Ogni tanto resuscito e pubblico qualcosa di nuovo, tipo questa cosa qui. 
Avviso subito che ci saranno riferimenti, o comunque verranno nominate un po’ di canzoni e – ancora non ci credo – nemmeno una dei Muse.
 Vi consiglio di ascoltare ‘Baby I’m Yours’ degli Arctic Monkeys ad un certo punto della lettura, credo capirete da voi quando. (http://www.youtube.com/watch?v=EDLhMf6voq8)


E adesso, buona lettura. 

                                                            Be mine



«Matt!» Urlai per la seconda volta. «Muoviti!»
Finalmente lo vidi entrare in sala, pantofole e stuzzicadenti in bocca: un barbone, ecco.
«Si può sapere che c’è?» Gracchiò lui, annoiato.
«Guarda, ascolta, fai qualcosa!» Dissi agitato e preso da un attimo di creatività, indicandogli la tv sintonizzata su MTV.
Il suo sguardo seguì il mio dito. Rimase in silenzio per qualche secondo. 
«E’ Walk This Way degli Aerosmith, quindi?» Esordì poi, con aria di sufficienza.
Mi avvicinai e mi parai proprio di fronte a lui, con le mani giunte mi preparai a pregarlo.
«Matt… Matt! Ti prego, facciamo una cover. Ti supplico!» Iniziai.
Di tutta risposta mi scoppiò a ridere in faccia.
«Cazzo ridi?» Biascicai.
«Ma come ti salta in mente? E soprattutto, dato che-»
Non lo feci finire di parlare, gli spiaccicai una mano sulla bocca e gli feci segno di stare in silenzio; quando sembrò capire, lo lasciai andare.
Avevo già pensato a tutto, cazzo. A tutto.
«Allora, ascolta me.
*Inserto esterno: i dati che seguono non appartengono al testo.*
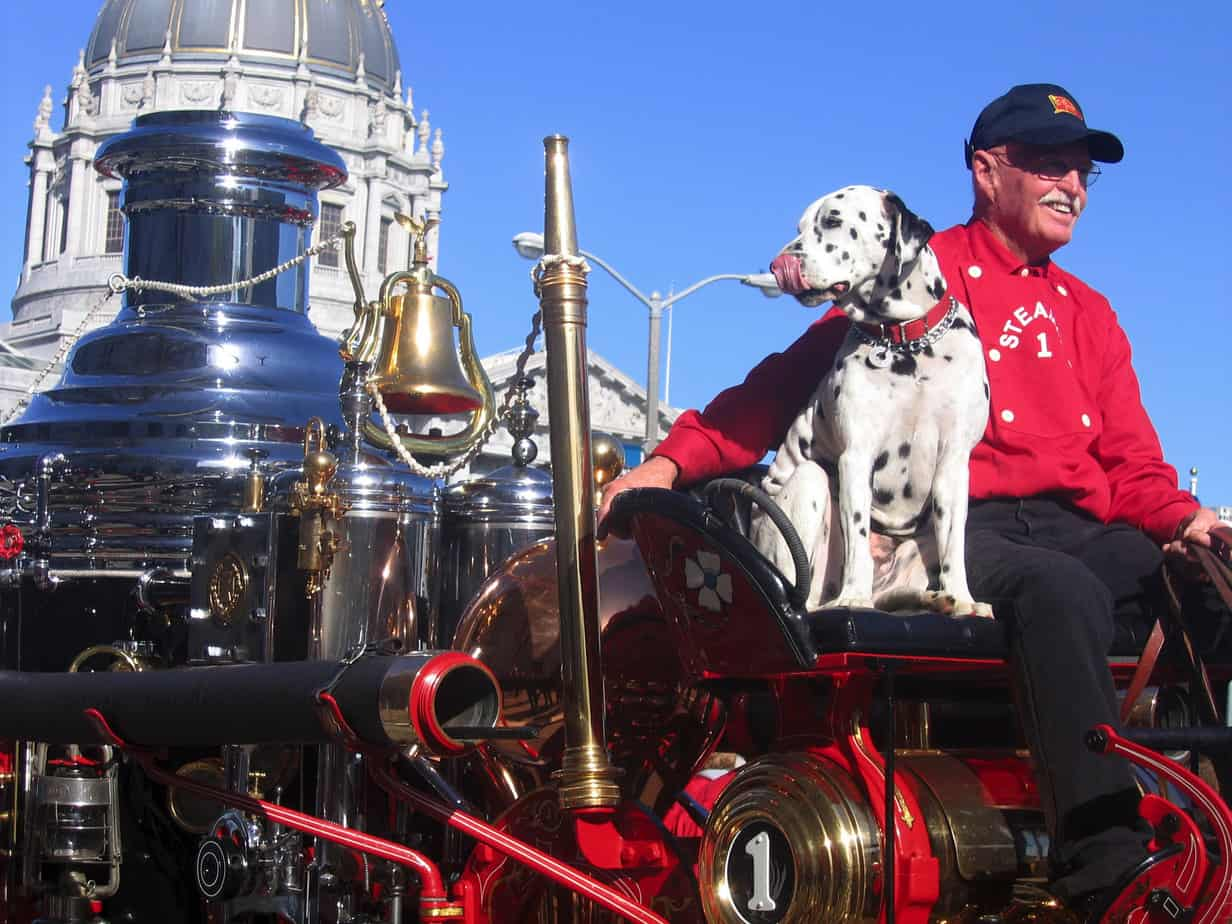 dalmatian riding on an old firetruck carriage
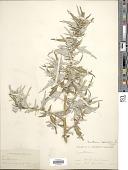 view Xanthium spinosum L. digital asset number 1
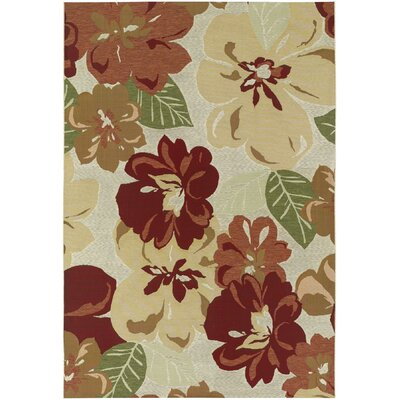 Ridgway Rose Bud Novella Indoor/Outdoor Area Rug Rug Size: 53 x 76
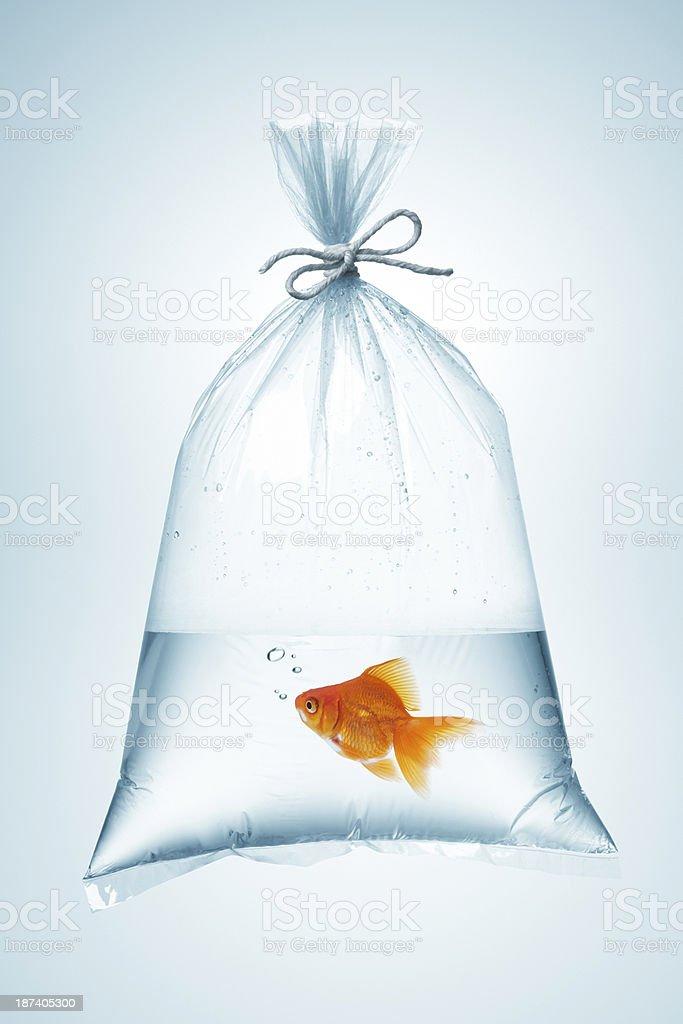 goldfish in bag stock photo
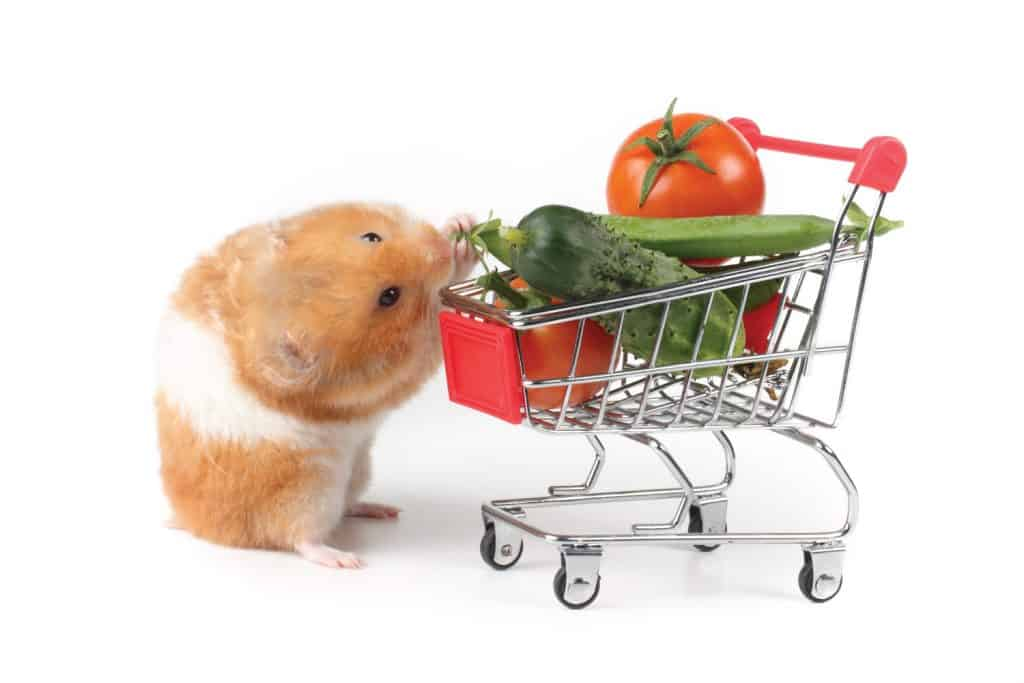 Syrian hamster and a shopping trolley with vegetables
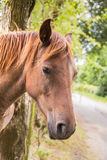 Chestunt horse portrait. Royalty Free Stock Photo
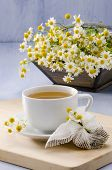 stock photo of naturopathy  - Chamomile Herbal Tea in a white cup - JPG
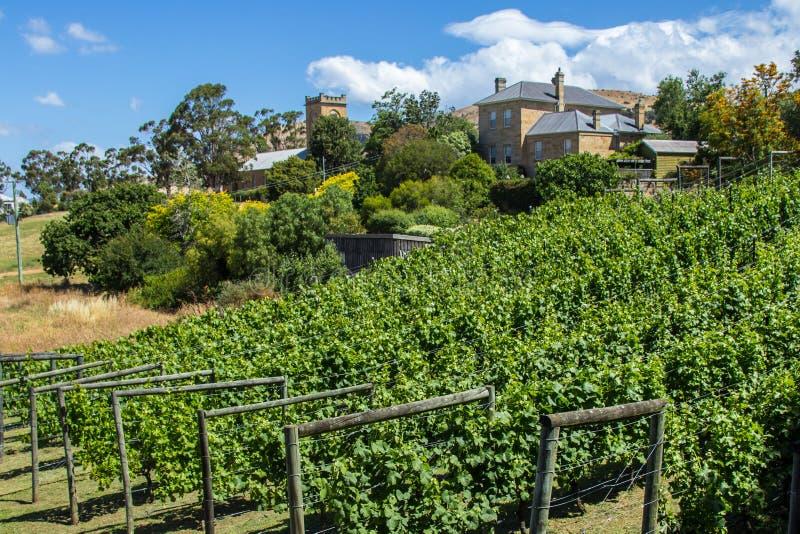 Pretty vinyard and winery on a hill. Richmond, Tasmania, Australia - December 21, 2016: Richmond vinyard and winery royalty free stock photography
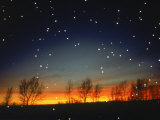 Silhouetted Landscape Below Star-Filled Sky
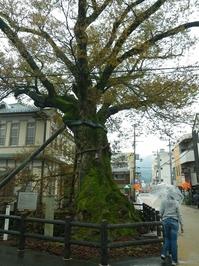 有名な木の根橋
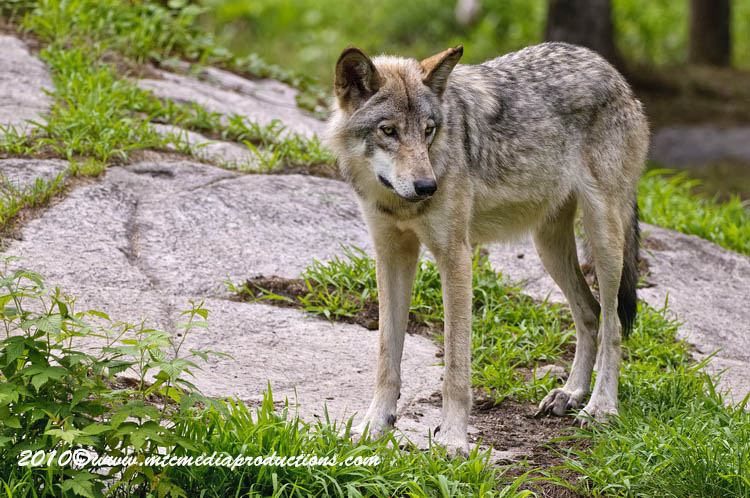 Timber Wolf Picture-346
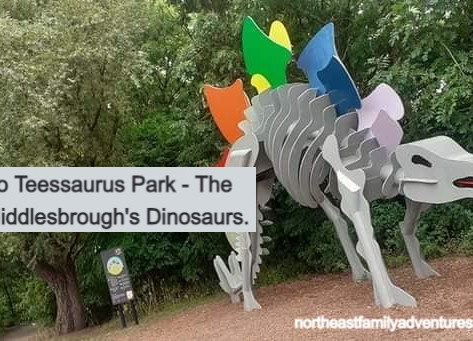 A Guide to Teessaurus Park - The Home of Middlesbrough's Dinosaurs.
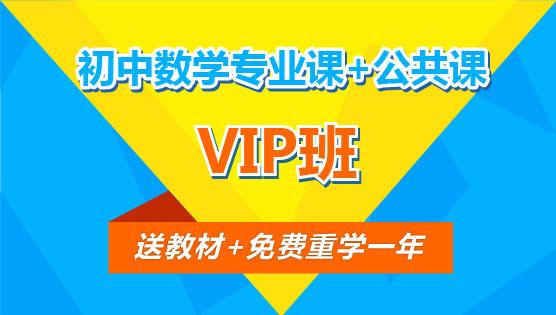 【VIP班】初中数学专业课+公共课(全科)
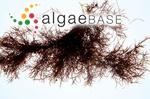 Sphaerococcus corneus var. pulchellus (Turner) C.Agardh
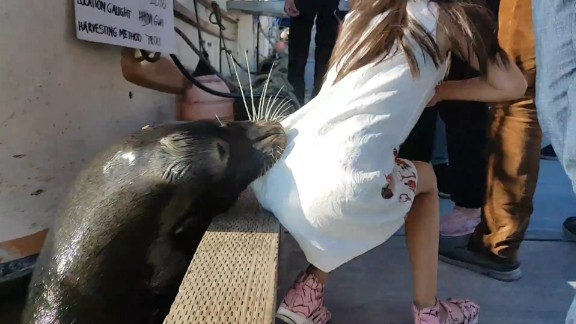 Sea lion drags girl into wharf orig vstan dlewis_00000000.jpg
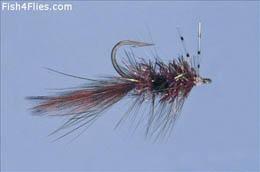 Alf Shrimp Rootbeer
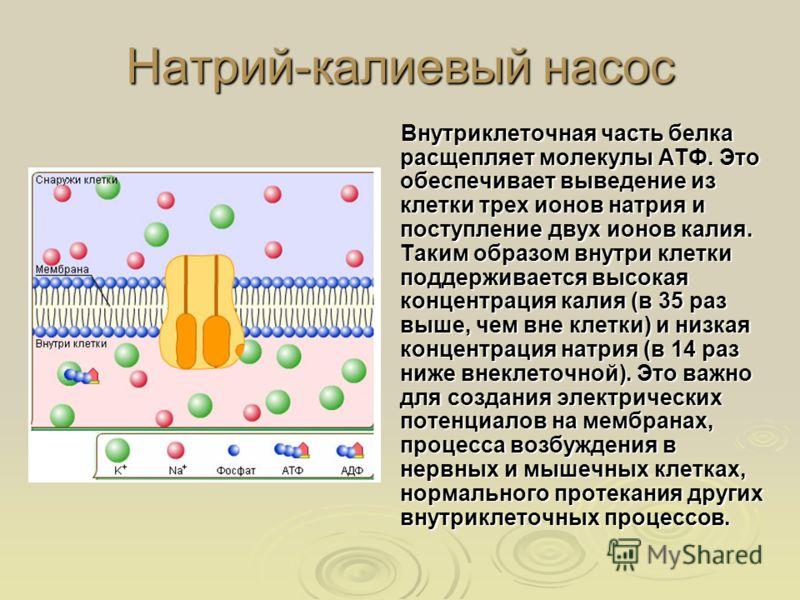 Натрий-калиевый насос Внутриклеточная часть белка расщепляет молекулы АТФ. Это обеспечивает выведение из клетки трех ионов натрия и поступление двух ионов калия. Таким образом внутри клетки поддерживается высокая концентрация калия (в 35 раз выше, че
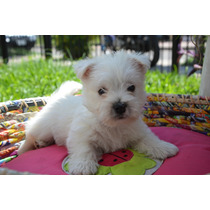 West Highland White Terrier-excelente Pedigree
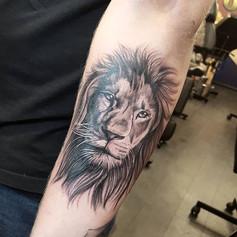 Lion portrait 🦁 done today for Dennis ?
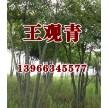 苗木供应多杆朴树——含山县冠青生态林业有限公司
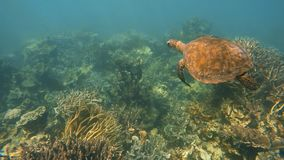 A sea turtle swimming above coral reef. A slow motion underwater shot of a big sea turtle swimming above coral reef and small fish stock video footage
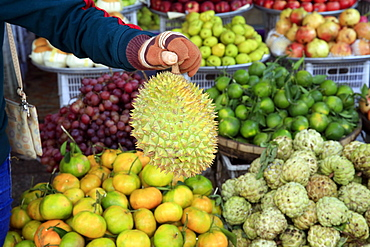 Woman buying durian from tropical fruit stall in Morning market in Duong Dong town, Phu Quoc, Vietnam, Indochina, Southeast Asia, Asia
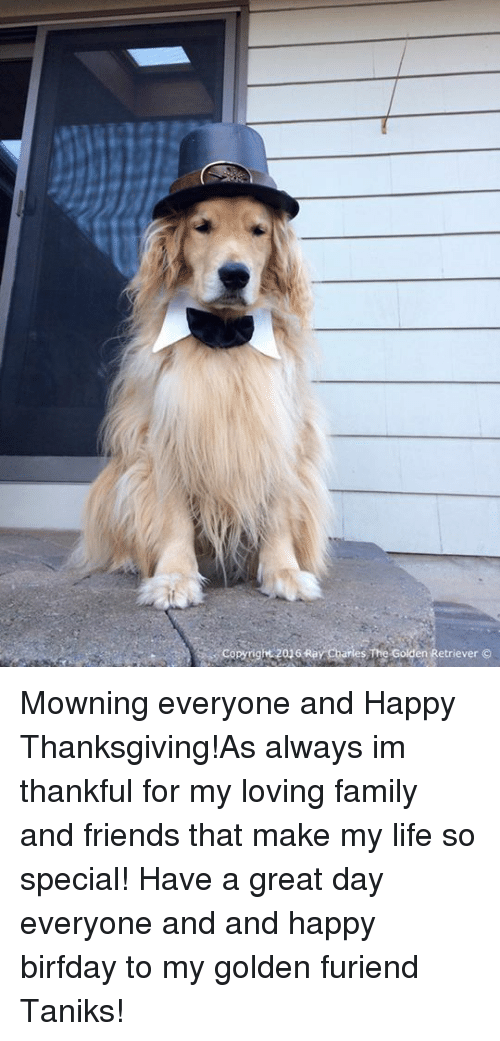 Birfday: Copyright 2016 Ray Charles The Golden Retriever Mowning everyone and Happy Thanksgiving!As always im thankful for my loving family and friends that make my life so special! Have a great day everyone and and happy birfday to my golden furiend Taniks!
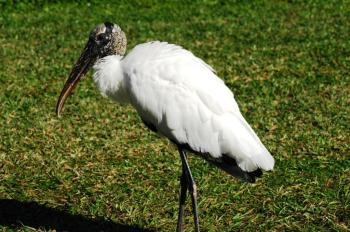 Wood Stork by Dan at Lake Morton Jan 2011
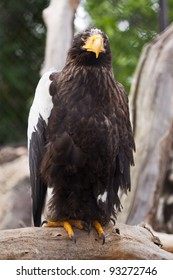 Steller's sea eagle against nature background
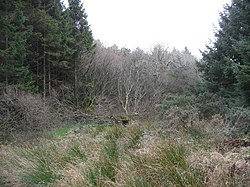 A combination of bog and forest - geograph.org.uk - 303359.jpg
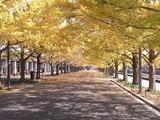 立川口前のイチョウ並木1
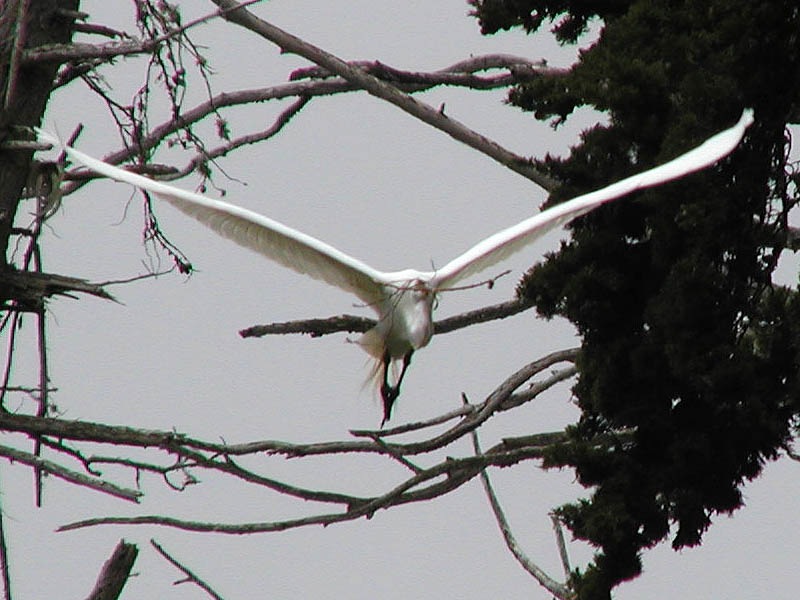 Egret with twigs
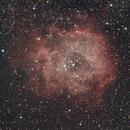 Rosette Nebula,                                Jim Stevenson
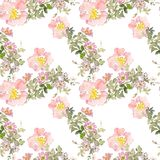 Seamless pattern wild pink roses flower and green leaves. Watercolor floral illustration. Botanical decorative element royalty free stock images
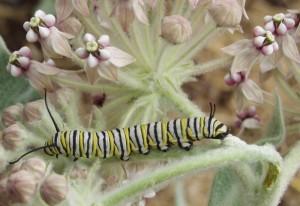 Monarch Caterpillar on Indian Milkweed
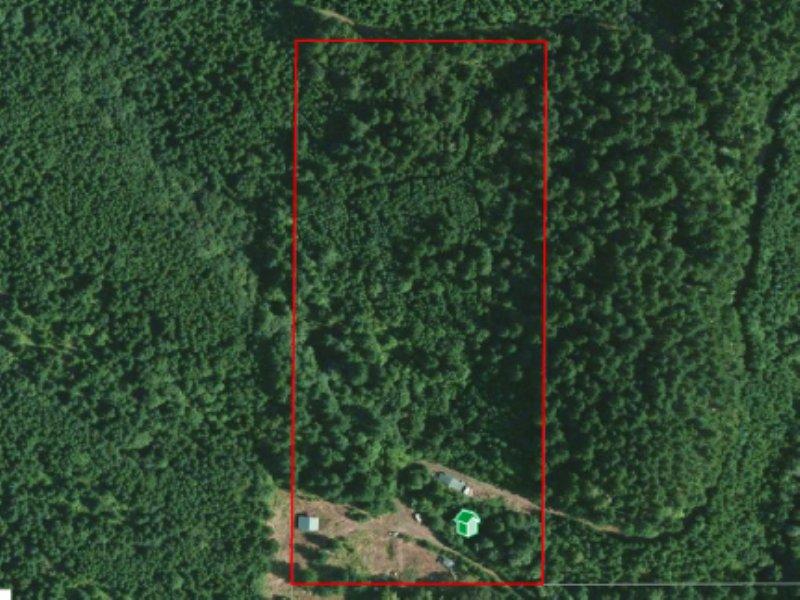 Turner Creek Property : Yamhill : Yamhill County : Oregon
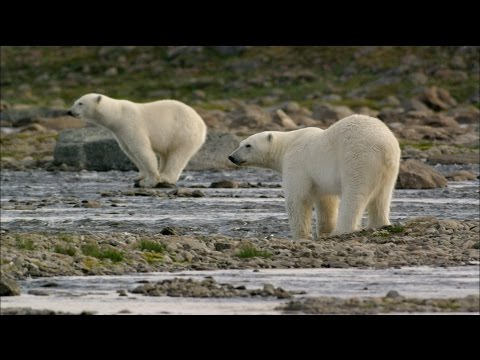Polar Bears Try to Catch Salmon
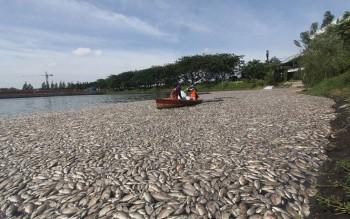 indonesia-fish
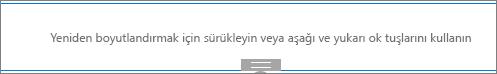 Düzenleme modunda ayırıcı web bölümü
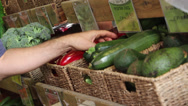 Stock Video Footage of Zucchini in the market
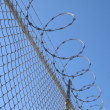 Razor wire fence — Photo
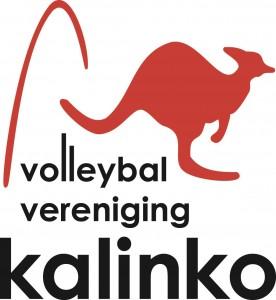 Volleyball vereniging Kalinko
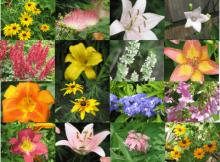 gėlių tręšimas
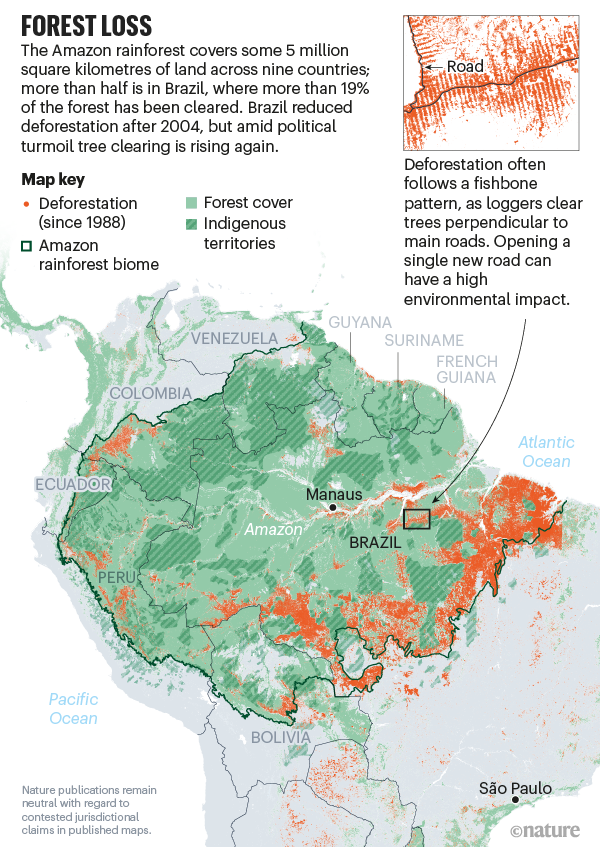 Forest loss. Map showing deforestation in Amazonia.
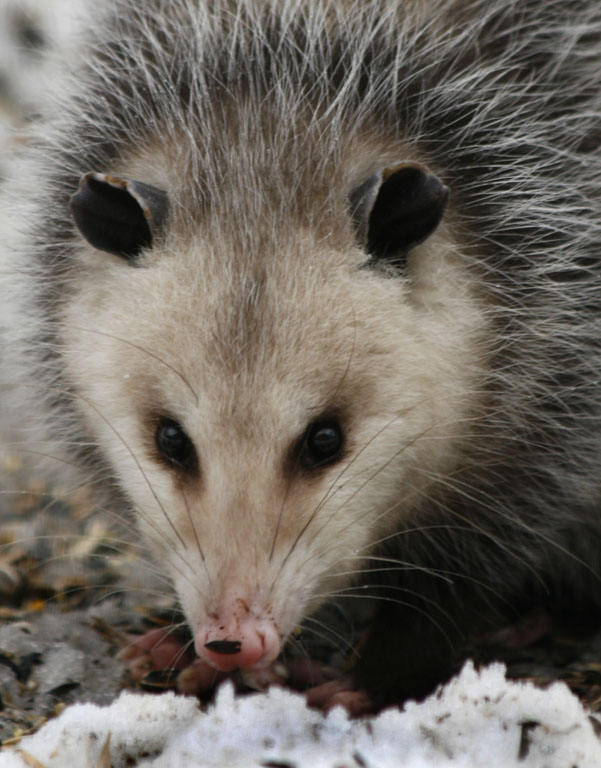 Smiling Possum When he smiles i can almost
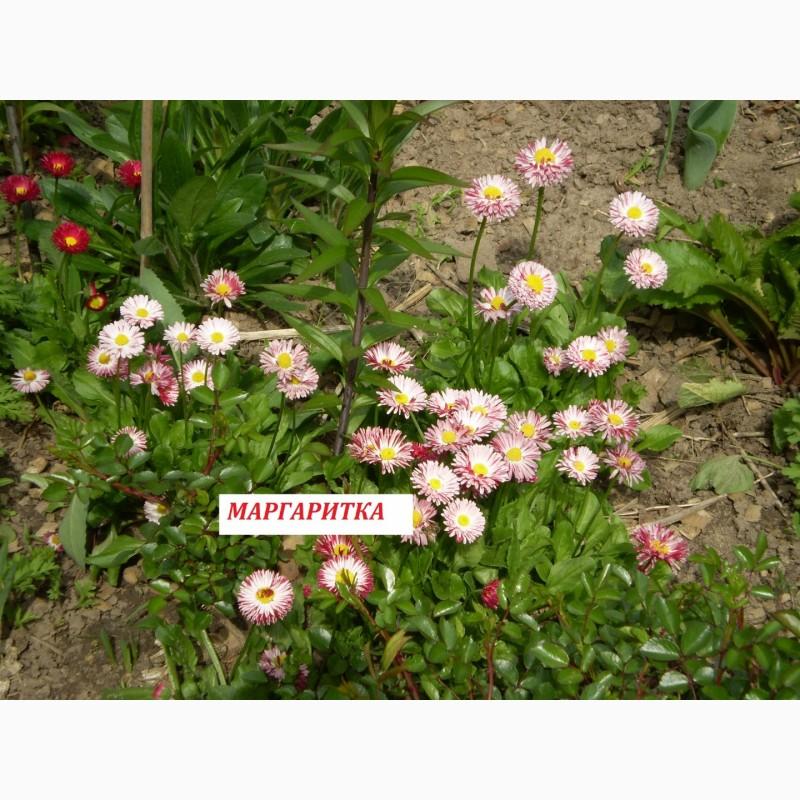 Фото 5. Многолетние цветы для Вашего сада весна 2018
Visto che Steven non canta da solo ma con i RUN-DMC, ho pensato… Tu suoni la chitarra, ovviamente, e canti… Emh… Canti…» Mi bloccai.
«Canto, ovvio.» Disse lui, con un sorrisino.
Quando vide la mia espressione cambiare, capì.
«Non mi vorrai far rappare, vero?!» Sbottò, incrociando le braccia al petto.
Scoppiai in una risatina isterica, ma mi ricomposi quasi subito.
«Sì, e Chris canterebbe con te la parte dei RUN-DMC.»
«E figuriamoci, tu e le tue idee cretine!» Sbuffò Matt.
Misi il broncio finché non si decise a fare la fatidica domanda.
«Scusa ma-»
«Vuoi sapere chi canterebbe la parte di Steven?» Lo interruppi.
«Sì.»
«Te lo dico solo se mi prometti che lo facciamo.»
«Ma tu sei pazzo! Non so neanche-»
«Prometti.» Sibilai, facendolo bloccare nel bel mezzo di una frase.
«Dom…» Cantilenò.
Inclinai la testa da un lato, stavo aspettando.
Matthew sospirò.
«Ok, prometto, stronzo.» Sbuffò, facendo roteare gli occhi.
Ridacchiai.
«Hai promesso, ricordatelo.»
«Sì, sì! Che stress! E adesso dimmi a chi cazzo hai pensato per la parte di Steven.»
«Che poi, facci caso… Sembra fatta per noi! RUN-DMC… DMC: Dominic-Matthew-Chris… Visto?» Dissi cambiando argomento, colto da un momento di scoraggiamento. 
Sì, perché me lo sentivo che appena gli avrei detto il nome, mi avrebbe come minimo staccato la testa a morsi. Come minimo, dico.
«Dom. Non me ne frega un cazzo, ok? Dimmi chi sarebbe l’altro cantante prima che cambi idea!» Disse, con poca gentilezza, molto poca.
«Guarda che hai promesso.» Gli ricordai.
«Oh Cristo, Dom! Dimmi chi è e basta.»
Presi un respiro e mi schiarii la voce.
«Nic Cester.» Sussurrai.
«Scusa? Non ho capito.» 
Sembrava non aver capito davvero, così presi coraggio e lo dissi ad alta voce: «Nic Cester!»
Matt rimase impassibile. Mi guardava, dritto negli occhi e sì, era abbastanza inquietante.
Ad un tratto sembrò riprendersi quando lo vidi scrocchiarsi le dita.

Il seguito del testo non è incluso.